In Western cultures, knowledge is considered to be very important. It is viewed as an indispensable sign of competence, especially in levels of society above blue collar working class (which probably explains why I find blue collar types much more companionable).
Unfortunately, what happens when people encounter some phenomenon that they don’t fully understand, instead of slowing down and giving it their full attention, they speed up, wanting to cover themselves with a sense of competence, by asserting what they think they “know” about it. This is likely done in a state of extreme stress, with the threat of ‘failure’ (in terms of not knowing) hanging over one’s head. The effect is a form of psychological abuse, whereby a person is fit into a particular category of identity and deemed to have certain attitudes and dispositions that they can’t remember ever having expressed. If enough people hold that the category of identity has some independent meaning that determines the thinking of the individual, the subject can start to feel as if they’re going mad. Their own experiences have little in common with projected notion of who they are. It’s the individual versus mob mentality.

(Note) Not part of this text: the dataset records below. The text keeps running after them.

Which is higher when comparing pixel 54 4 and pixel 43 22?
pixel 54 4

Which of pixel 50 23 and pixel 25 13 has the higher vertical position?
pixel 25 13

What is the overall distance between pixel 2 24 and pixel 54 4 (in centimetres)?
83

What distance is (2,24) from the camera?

I have detected that pattern that when people are not listening carefully to what I am saying, but are instead drawing sketchy and categorical conclusions about ‘identities’, this is usually because they are in a state of stress because they fear being shown up for having a lack of knowledge in certain areas.
A state of stress leads to the imposition of a narrow and categorical identity. The one who does this does not intend to do any more or less than deal with a feeling of urgency and uncertainty, to make it depart. These sensations nonetheless guarantee that one will draw one’s conclusions in an “us versus them” way, rather than rationally and empirically.
You need to realise what is going on — that people are ‘thinking’ about you in a regressive way because your type of existence (or your words) makes them feel their knowledge is inadequate. They don’t like that feeling. They are trying to expel it by means of a primitive form of jiu jitsu. They’re trying to make things seem simpler than they are.
The experience of intellectual shamanism is remedial because it acclimatizes one to endure ‘nonknowledge’, neutral consciousness, or formlessness. One can learn to be at ease with not understanding everything — and that way, more information about the world can be obtained, with a minimisation of the use of narrow-minded defence mechanisms.